Gultekin, Y.; Sivanand, S.; Eghbalian, K. M.; Barbeau, A. M.; Abbott, K. L.; Eng, G.; Tavernier, V. L.; Do, B. T.; Shin, H.; Ozcelik, E.; Hu, S.; Kunchok, T.; Waite, M.; Rideout, W. M.; Kizlier, Y. K.; Sharygin, D. A.; Freed-Pastor, W.; Jacks, T.; White, E.; Yilmaz, O. H.; Nowak, J. A.; Wolpin, B. M.; Vander Heiden, M. G.

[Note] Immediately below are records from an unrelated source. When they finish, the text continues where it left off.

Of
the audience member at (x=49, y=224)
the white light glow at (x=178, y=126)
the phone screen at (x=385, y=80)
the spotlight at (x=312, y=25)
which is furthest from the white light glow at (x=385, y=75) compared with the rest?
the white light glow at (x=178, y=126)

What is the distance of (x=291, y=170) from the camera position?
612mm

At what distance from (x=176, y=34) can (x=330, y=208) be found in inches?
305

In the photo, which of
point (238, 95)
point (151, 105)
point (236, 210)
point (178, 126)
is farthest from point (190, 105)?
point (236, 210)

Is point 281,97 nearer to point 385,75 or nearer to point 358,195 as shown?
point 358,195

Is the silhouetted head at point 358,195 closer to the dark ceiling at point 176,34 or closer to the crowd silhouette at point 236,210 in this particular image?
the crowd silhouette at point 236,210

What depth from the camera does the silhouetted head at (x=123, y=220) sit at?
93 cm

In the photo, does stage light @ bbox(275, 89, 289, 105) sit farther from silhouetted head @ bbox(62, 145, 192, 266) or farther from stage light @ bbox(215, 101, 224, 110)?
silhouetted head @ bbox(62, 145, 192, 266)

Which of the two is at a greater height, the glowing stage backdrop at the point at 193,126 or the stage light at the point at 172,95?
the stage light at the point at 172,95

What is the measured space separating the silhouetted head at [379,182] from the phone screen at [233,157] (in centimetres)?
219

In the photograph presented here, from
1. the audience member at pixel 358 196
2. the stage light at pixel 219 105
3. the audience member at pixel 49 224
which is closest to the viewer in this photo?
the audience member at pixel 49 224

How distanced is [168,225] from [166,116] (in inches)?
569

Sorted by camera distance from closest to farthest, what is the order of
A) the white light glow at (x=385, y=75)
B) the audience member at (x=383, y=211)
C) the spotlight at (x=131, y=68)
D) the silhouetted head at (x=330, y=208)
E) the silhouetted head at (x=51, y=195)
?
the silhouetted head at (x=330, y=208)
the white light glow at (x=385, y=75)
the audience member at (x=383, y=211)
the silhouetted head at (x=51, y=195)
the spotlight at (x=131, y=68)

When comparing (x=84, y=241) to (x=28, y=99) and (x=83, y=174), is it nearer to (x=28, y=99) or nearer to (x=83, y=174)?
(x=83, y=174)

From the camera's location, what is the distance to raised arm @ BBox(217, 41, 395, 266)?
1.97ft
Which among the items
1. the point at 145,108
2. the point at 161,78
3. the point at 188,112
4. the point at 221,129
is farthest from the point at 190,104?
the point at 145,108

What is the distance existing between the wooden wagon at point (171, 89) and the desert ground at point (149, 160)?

Normal pancreas function supports both digestion and the hormonal regulation of whole-body metabolism. We find pancreatic ductal adenocarcinoma (PDAC) disrupts the normal function of the remaining pancreas, leading to altered systemic metabolism and peripheral tissue wasting that begins early in disease progression. Using mouse models of PDAC, we find small pancreas tumors lead to both endocrine and exocrine pancreatic dysfunction that results in systemic nutrient depletion and loss of both muscle and fat tissue. Providing free glucose in the diet that is absorbed despite pancreatic exocrine dysfunction causes hyperglycemia and blunts fat wasting without affecting muscle loss. Muscle mass can be restored by free dietary amino acids or pancreatic enzyme supplementation. Exocrine dysfunction causing reduced dietary protein digestion promotes muscle proteolysis and autophagy. Autophagy is a major driver of muscle wasting in PDAC, as muscle-specific deletion of the core autophagy gene Atg7 also reduces muscle wasting. Disrupting muscle autophagy without restoring systemic nutrition slows tumor growth and improves survival of mice with PDAC. Tracing the fate of amino acids released from muscle of mice with PDAC shows redistribution to both tumor and host tissues. Notably, improving nutrition in mice with disrupted muscle autophagy promotes tumor growth. Together, the data argue that early peripheral tissue wasting associated with early pancreatic cancer is driven by altered normal pancreatic organ function that leads to reduced nutrition and enhanced muscle autophagy, releasing nutrients to support both tumor and host metabolism.